2. Was the forfeiture waived by the defendant ? It is said that this question was answered in the affirmative by the trial judge upon the authority of Reimold v. Insurance Co., 162 Mich. 69 (127 N. W. 17). We are of opinion that that case can be distinguished from the instant case. In that case the officers of the company acknowledged a liability, holding out that all they wanted was to determine to whom the money should be paid, and in that way encouraged the plaintiff in incurring expense in an attempt to solve the difficulty. In the instant case the first action of the executive committee was to notify the beneficiary and her attorney that the proofs of death showed that at the time of his death, and for some time prior thereto, Brown’s occupation was that of liquor dealer, a prohibited occupation, and that it was not a valid claim.

*134Was the failure to return assessments sufficient to constitute a waiver? We think not, under the circumstances here shown. The condition of return of assessments was that it should be in full of the certificate; the amount thereof to be determined. The amount was in dispute. The plaintiff, instead of abiding by this action, by appeal and by suit attempted to enforce her claim to the full amount of the certificate. Showalter v. Modern Woodmen of America, 156 Mich. 390 (120 N. W. 994).

Did the fact that Harry H. Herron, the tent finance keeper, was informed that Brown was engaged in the liquor business, and that he collected and remitted to the Great Camp assessments after he was so informed, constitute a waiver of the forfeiture ? We think not, for a number of reasons. Conceding that notice to an agent having full authority to act would be notice to, and knowledge of, the principal, it must be borne in mind that there is nothing in this record showing that Herron was charged with any duty to investigate the fact, or report the same to the Great Camp. His duty was to remit collections. His authority was limited and special. The contract was with the Great Camp, and the waiver must be by the Great Camp, with knowledge of the facts. Larkin v. Modern Woodmen of America, 163 Mich. 670 (127 N. W. 786); Grand Lodge A. O. U. W. of Connecticut v. Burns, supra. We are of opinion that notice to the local finance keeper was not notice to the Great Camp. In order to be effectual as waiver, notice of forfeiture must reach the Great Camp. We think that the weight of authority is to the effect that a ministerial officer of a subordinate lodge cannot waive the positive requirements of the laws of the order. See collection of authorities in Bacon on Benefit Societies and Life Insurance, §§ 431, 426.

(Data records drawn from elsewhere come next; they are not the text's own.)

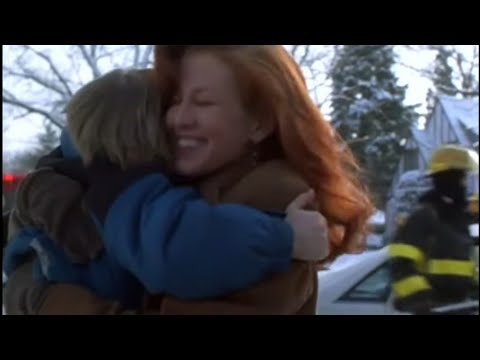 Alex Hugs His Mom [Home Alone 3]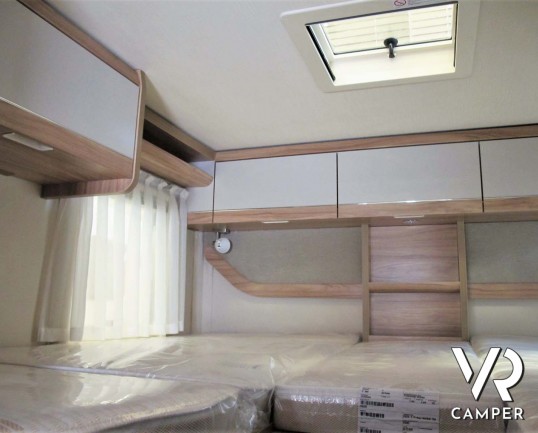 Hymer Exsis-I 588: motorhome Hymer nuovo con letti gemelli e basculante, nuova serie Exsis-I super leggera e compatta
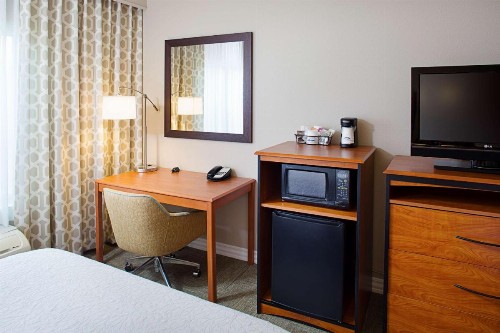 Hampton Inn & Suites Lancaster - image 23
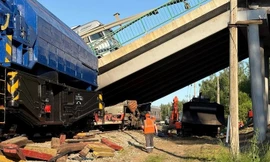 Hai cây cầu vùng biên giới nổ tung cách nhau vài giờ, Nga nói do hành vi phá hoại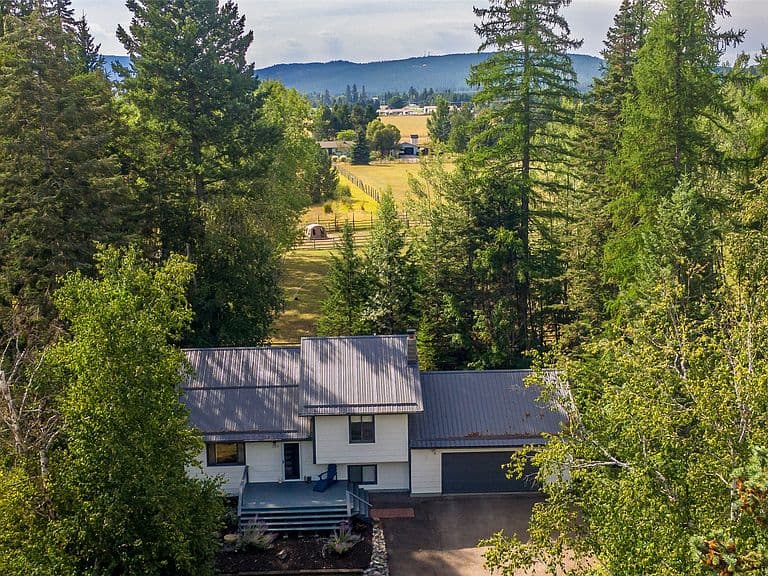 130 Alpine Dr photo 1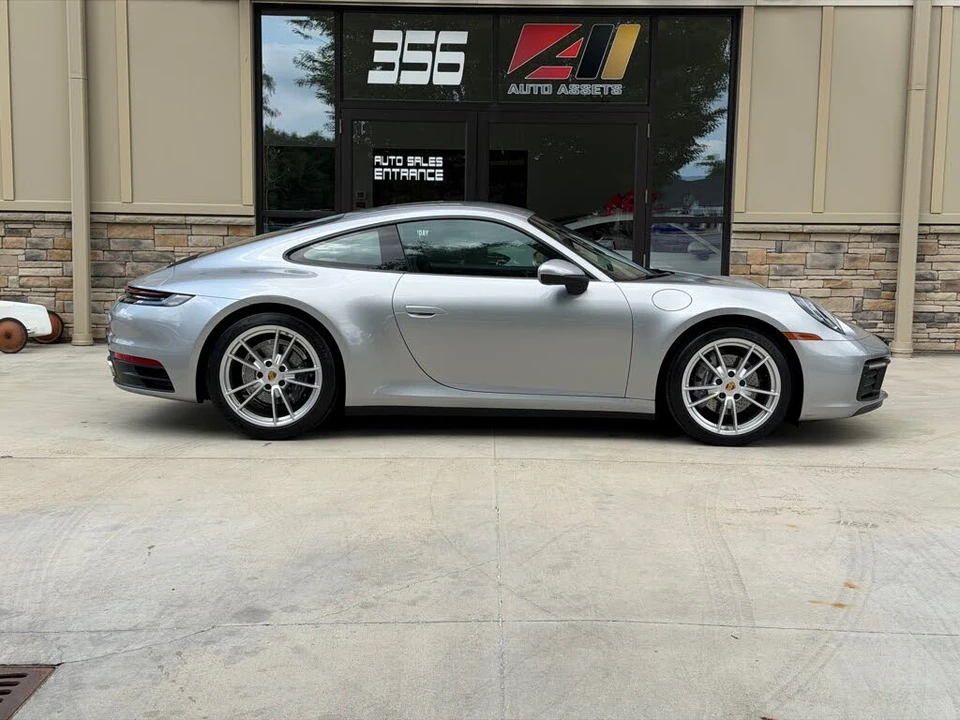 2021 Porsche 992 Carrera - Image 2 of 31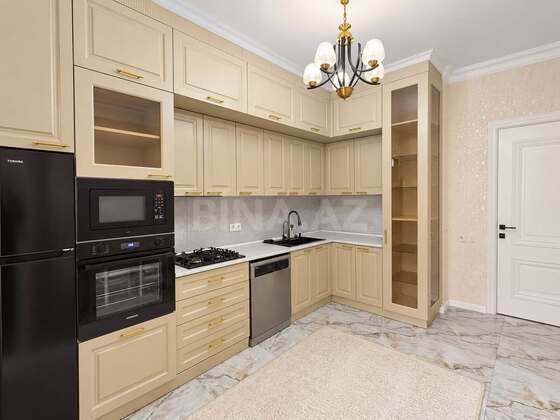 3 otaqlı Yeni tikili, Neftçilər m., Bakı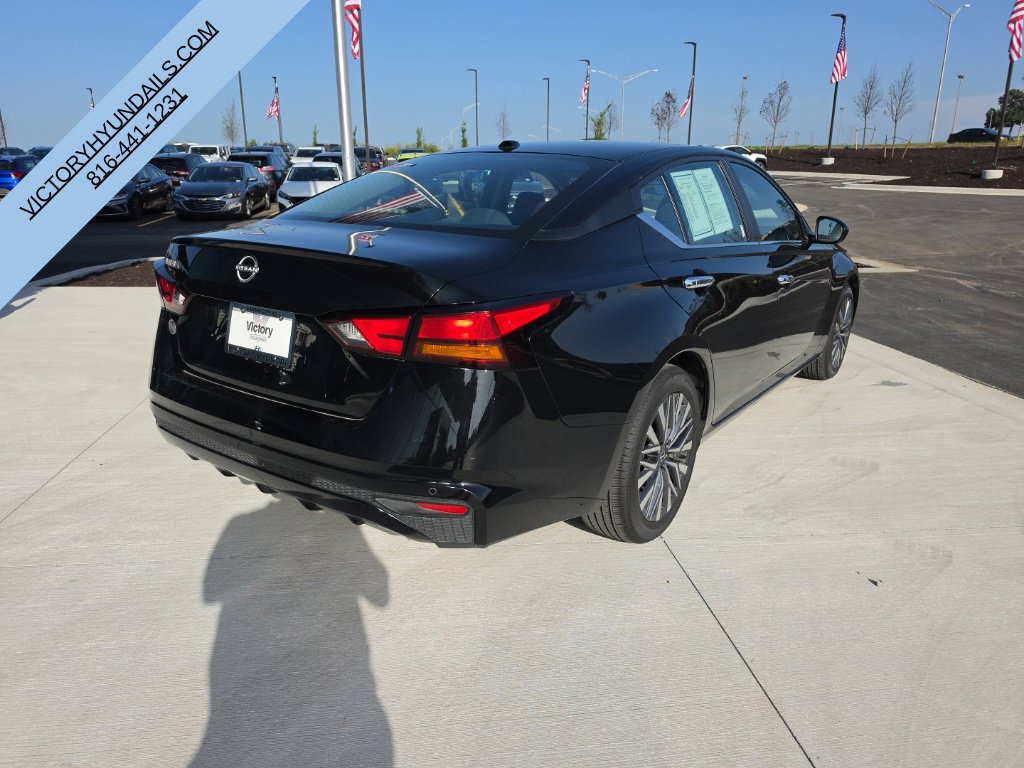 Used 2025 Nissan Altima 2.5 SV FWD image 5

We think that the court should have received in evidence the letter of the plaintiff’s attorney. He had appeared before the committees of the defendant order for the plaintiff, and there was no question as to his authority *135to write the letter which related to the assessments paid. Under the declaration, it is doubtful if plaintiff could recover for the assessments paid by deceased after he engaged in the liquor business. As the case must go back for new trial, the court will doubtless permit plaintiff to amend her declaration in that particular, if asked to do so.

For the errors pointed out, the judgment below is reversed, and a new trial granted.

Ostrander, C. J., and Bird, Brooke, and Blair, JJ., concurred.